The holiday season fills us with warm memories. Grandma’s butter cake. The smell of cinnamon. The sound of laughter. But not every home experiences the joy of the season. Not every family gathered around the dining room table on Thanksgiving experienced unity. Not every house knows peace. And although you and I cannot fix every family, we CAN make a difference in what a child remembers about this season. How? By helping to make a memory. Because holiday memories are made by design.
As you know, holiday celebrations differ, depending upon a family’s heritage and faith. Inside our homes we all have the right and the privilege of expressing our faith or lack of faith, with conviction. But outside of our homes, the space is reserved for the children. For every child’s eye should delight in the joy and happiness that the holiday season brings.

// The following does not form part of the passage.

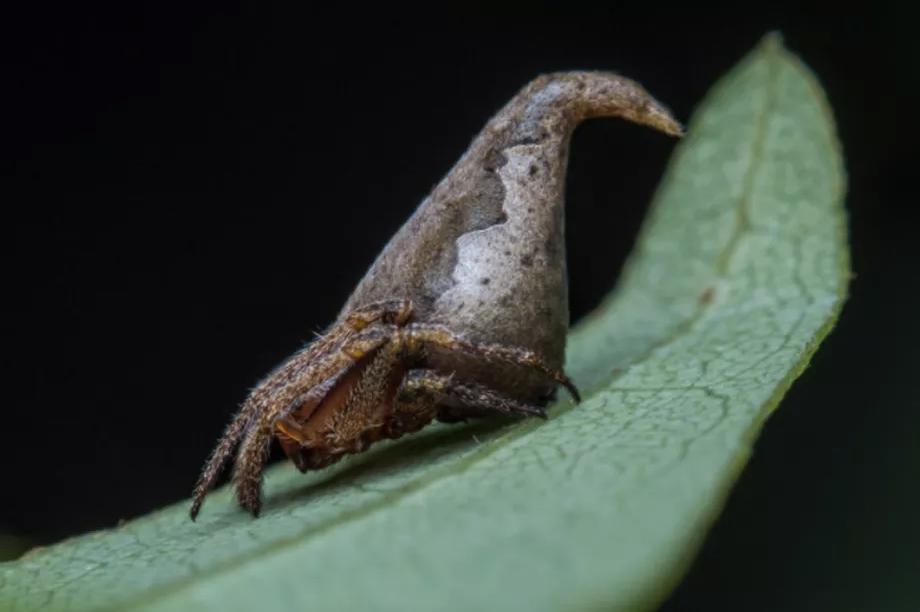 Nova vrsta pauka
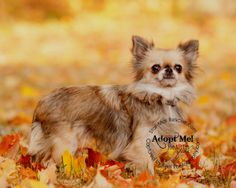 Zenni is an adoptable Chihuahua Dog in Wooster, OH.   Zenni is an adorable long hair Chihuahua that came from a puppy mill bust in Shelby Ohio.  There were over 280 Chihuahuas in a 900 square feet bui...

Inside our home in 1957 – the year the Soviet Union launched the first orbiting satellite, Sputnik – my Aunt attached a small gold covered gift to every box she wrapped. She said it was our “Sputnik.”
But outside of our home – the space which was dedicated to neighboring children – my father built a life-sized manger and nativity scene. Whole families would make the trek through the snow up to the grove of hemlock pine to view the holy scene. Under the low-hung branches stood a concerned Joseph, while Mary knelt at the baby’s side. Animals were scattered in strategic spots peeking out from behind the hay.
Across the street, a sleigh waited for gifts while next door, blue stars were suspended to light up the landscape. Up and down the street, candles glowed in windows, flags flew, and snowmen proudly stood at attention. And in this rich and diverse heritage of celebration, our neighborhood thrived. So this year, I decided to carry on the tradition of memory-making …
In September, I converted an old pair of jeans and a red flannel shirt into a scarecrow. His pillowcase head and straw hat, placed low on his brow, gave him the relaxed pose of a man in deep thought. Sitting on the bench in our front yard, he reminded passers-by to slow down and enjoy the season.
Last week I rehabilitated the sleepy fellow into one jolly old elf. Santa’s pose remained at rest, with his feet on the bench and his eyes closed. As I decorated the cedar tree next to him, a city employee stopped and offered a few decorating tips. “Looks like he needs a reindeer reading a newspaper,” he shouted. “Or maybe a list of good boys and girls!” His enthusiasm spurred me on.
After he left, I wrote the first names of all the children and pets from our neighborhood directory and hammered the sign next to Santa. A few gingerbread men, some wrapped gifts, and it was done. Our front yard was officially … gaudy.
Now, families walking around the block stop to acknowledge Santa’s list, including pets Cricket, Tex, and Katy. Children ride past on their bikes, making sure their names are recorded for all to see. And minivans slow to check out the North Pole scene. It’s true that the garish display lacks the polish of Rockefeller Center. But we are joyfully celebrating the season with family, neighbors, and friends. And we are making memories.
If you have not yet added the holiday spirit to your front door, consider sharing the joy of the season with those in your midst. Add a little bit of who you are to the scene. Be creative, eccentric, even unconventional. And in the process, you may just be making a memory.